Diskurs der sozialen Kälte

Stefanie Breinlinger über die Beschwörung der Sozialpartnerschaft

Am 21. Mai 2021 feierte die Arbeiterkammer Oberösterreich in einer Vollversammlung ihr 100-jähriges Bestehen. Die Mehrheitsfraktion FSG ließ dabei keine inhaltlichen Anträge zu und huldigte völlig unkritisch der Sozialpartnerschaft.

Deshalb enthielt sich AK-Rat Thomas Erlach (GLB) auch beim Leitantrag seiner Stimme und begründete dies folgendermaßen: „Was unter dem Namen ‚Sozialpartnerschaft‘ lange Zeit funktioniert hat, wurde vom ehemaligen Partner kommentarlos fallengelassen. Es gibt keinen gemeinsamen Konsens mehr über notwendige gesellschaftspolitische Maßnahmen. Die Arbeitgeberseite lässt sich ihre Wünsche von der Regierung in Gesetze gießen, ohne vorher mit der Arbeiterkammer nach einer Lösung zu suchen. Die Zerschlagung unserer Gebietskrankenkassen und das Aushebeln der Selbstverwaltung war ein schweres Foul, und hat die zarte Basis des gegenseitigen Vertrauens zerstört. Daher braucht es nun von Seite der Arbeiterkammer einen konflikthafteren Umgang mit dem Interessensgegner.“

Trotz aller Angriffe will die AK nicht wahrhaben, dass die Arbeitgeber- und Wirtschaftsseite den Verhandlungstisch der Sozialpartnerschaft längst verlassen hat. Darüber können auch die kurzen Episoden der Kooperation zu den Kurzarbeit-Regelungen oder dem neuen schwachen Homeoffice-Gesetz nicht hinwegtäuschen.

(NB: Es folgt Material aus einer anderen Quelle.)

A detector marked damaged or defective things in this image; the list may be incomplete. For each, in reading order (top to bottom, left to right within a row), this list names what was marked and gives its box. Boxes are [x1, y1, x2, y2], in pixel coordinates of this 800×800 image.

Denn der nächste Angriff ist bereits in Vorbereitung: Die aktuellen Vorstöße von Arbeitsminister Kocher zur Umgestaltung der Arbeitslosenversicherung sehen vor, dass das Arbeitslosengeld mit der Bezugsdauer sinkt und die Notstandshilfe zeitlich begrenzt wird. Zumutbarkeitsbestimmungen bei der Arbeitssuche sollen zudem ausgeweitet werden.

Während die Regierung die Wirtschaft mit Milliarden auffängt, sind viele Menschen – die meisten davon Frauen – bereits jetzt in ihrer Existenz bedroht. Anstatt für eine wirksame soziale Sicherung und aktive Arbeitsmarktpolitik zu sorgen, soll der Druck auf sie erhöht werden, soll noch weniger zum Leben bleiben. Die Schuldnerberatung warnt bereits jetzt, dass sich derzeit viele Menschen verschulden, um ihre Fixkosten bestreiten zu können. Die schwerwiegendsten Folgen werden jedoch erst auftreten, wenn Corona-Regelungen wie etwa Mietstundungen auslaufen.

Ein menschenverachtender Diskurs der sozialen Kälte scheint in der Schwarz-Grünen Koalition salonfähig und bereitet den Boden für weitere soziale Verschärfungen: Arbeitslose, sozial ausgegrenzte Menschen würden sich in der sozialen Hängematte ausruhen. Diese werden eingeteilt in schlechte Menschen (weil selbstverschuldet arbeitslos) und gute (weil nicht selbstverschuldet). Dass das Arbeitslosengeld eine Versicherungsleistung ist und die Lohnabhängigen diejenigen sind, die die Wertschöpfung erarbeiten und Anspruch auf einen gerechten Anteil daran haben, verschweigen die neoliberalen Stimmungsmacher.

Alles spricht somit dafür, dass Gewerkschaften und Arbeiterkammern kämpferisch für die Anliegen der Lohnabhängigen eintreten. Letztlich müssen wir selbst offensiv Forderungen stellen und Perspektiven für eine solidarische Gesellschaft aufzeigen. Was es jetzt braucht, ist eine wirksame soziale Absicherung, aktive Arbeitsmarktpolitik, Arbeitszeitverkürzung, mehr Geld für Soziales, Gesundheit und Pflege und die Besteuerung von Erbschaften und Vermögen und nicht eine weitere Spaltung der Gesellschaft.